__Exercise__:
State how many lines in the listing below include the word "Dante". Give nothing but the number.

__Record extracts__:
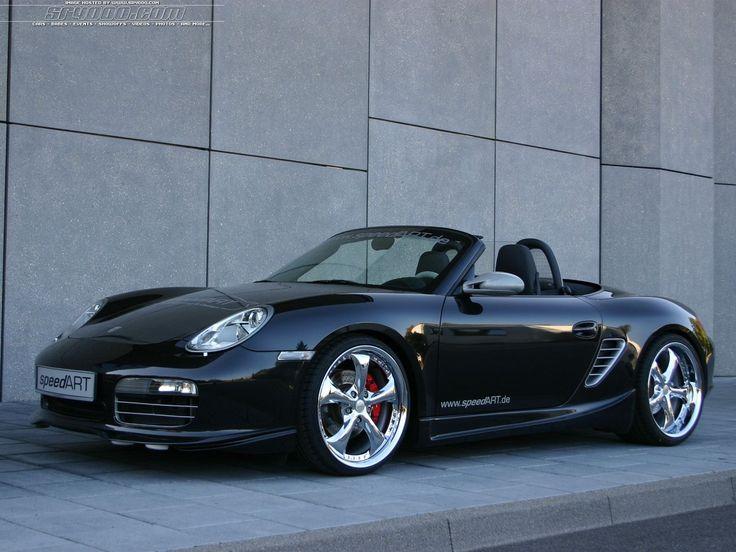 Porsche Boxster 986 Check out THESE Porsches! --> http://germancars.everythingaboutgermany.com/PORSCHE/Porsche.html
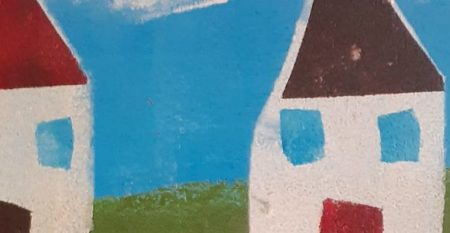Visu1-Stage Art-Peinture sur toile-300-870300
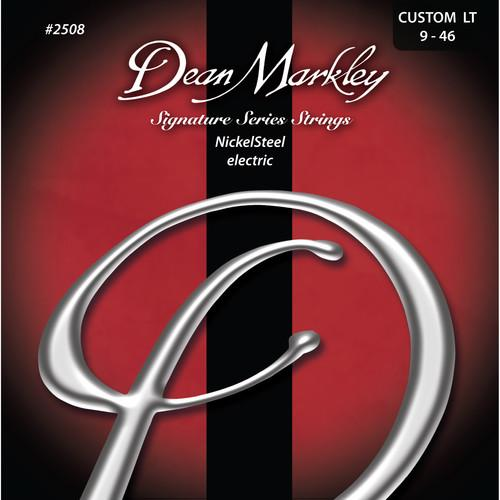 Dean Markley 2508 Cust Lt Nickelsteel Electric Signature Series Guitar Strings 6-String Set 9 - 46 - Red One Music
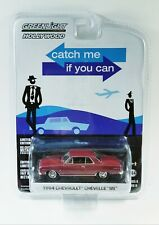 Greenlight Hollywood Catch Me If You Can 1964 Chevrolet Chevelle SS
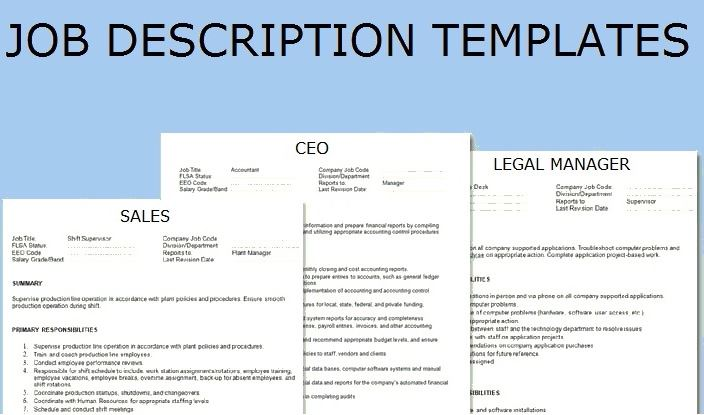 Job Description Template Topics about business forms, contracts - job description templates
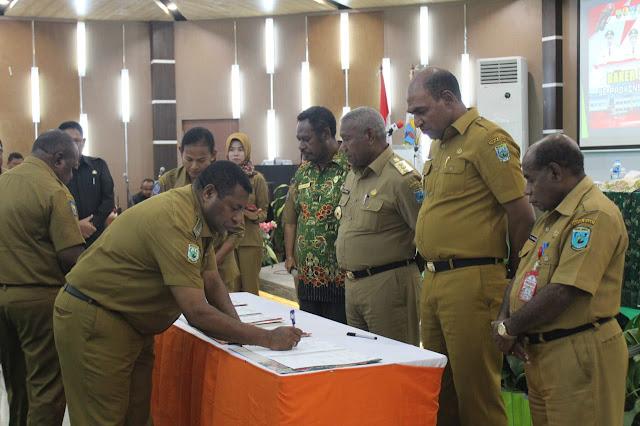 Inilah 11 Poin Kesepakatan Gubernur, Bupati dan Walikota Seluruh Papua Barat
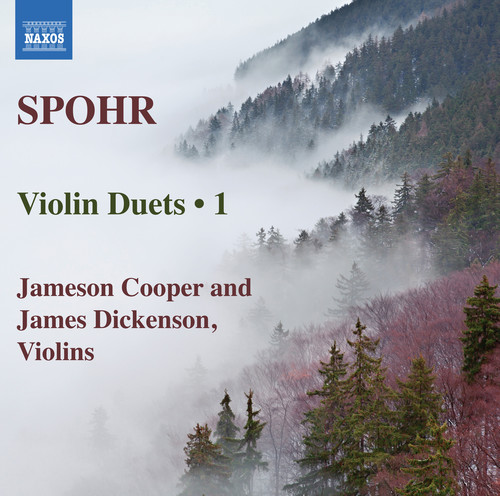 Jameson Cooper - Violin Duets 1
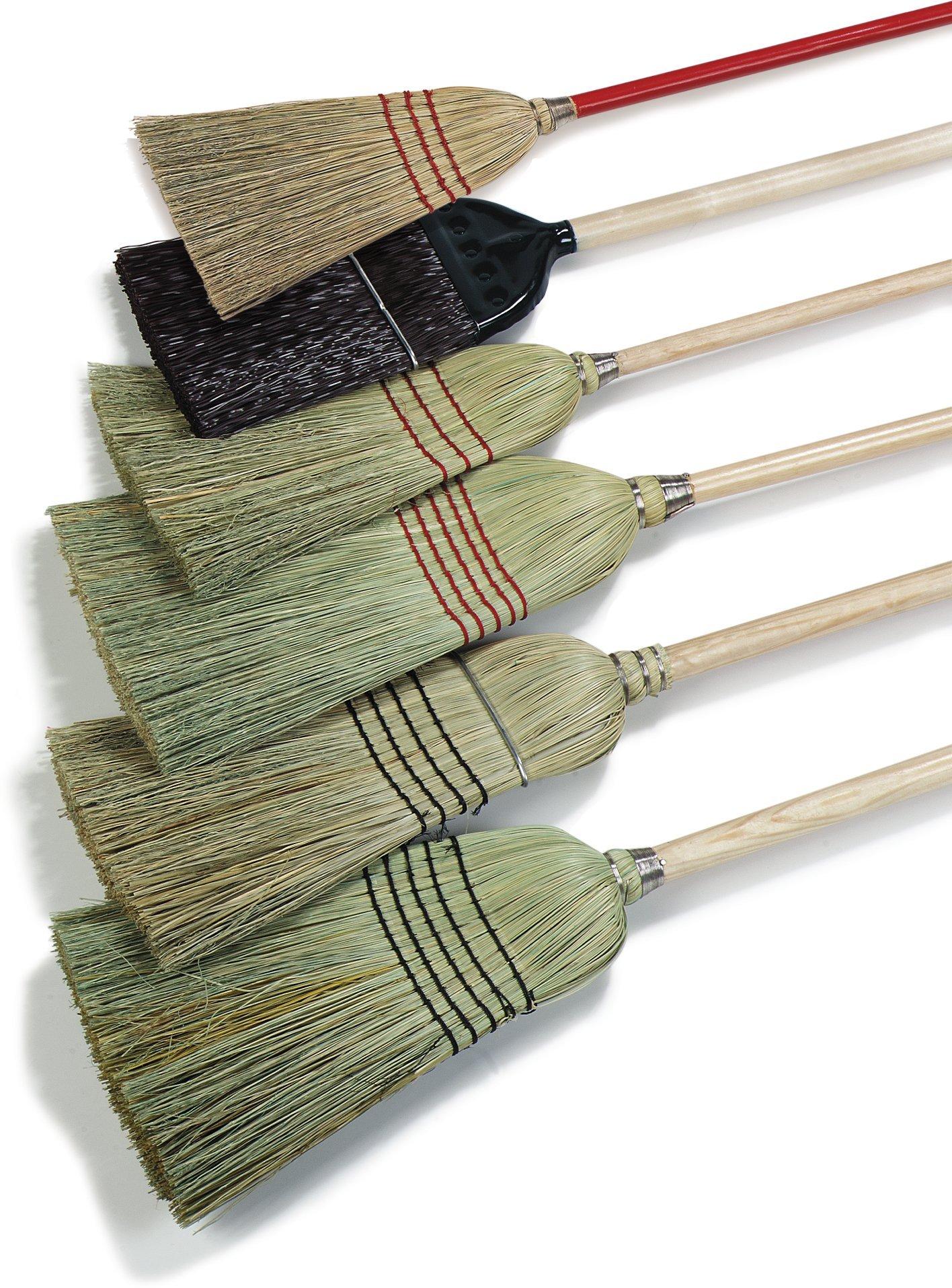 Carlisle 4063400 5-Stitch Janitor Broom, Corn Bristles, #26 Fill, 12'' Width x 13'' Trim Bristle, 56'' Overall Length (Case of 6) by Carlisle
--
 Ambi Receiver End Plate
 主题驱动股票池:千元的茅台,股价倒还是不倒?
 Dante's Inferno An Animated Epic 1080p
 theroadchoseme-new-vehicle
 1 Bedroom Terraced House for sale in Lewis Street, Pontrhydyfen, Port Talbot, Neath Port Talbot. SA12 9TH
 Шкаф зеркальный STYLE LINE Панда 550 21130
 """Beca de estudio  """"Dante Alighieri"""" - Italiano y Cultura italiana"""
* * *
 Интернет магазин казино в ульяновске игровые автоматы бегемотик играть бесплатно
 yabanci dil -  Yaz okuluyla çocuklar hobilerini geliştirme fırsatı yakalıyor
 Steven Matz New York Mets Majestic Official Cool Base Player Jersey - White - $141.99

__Solution__:
2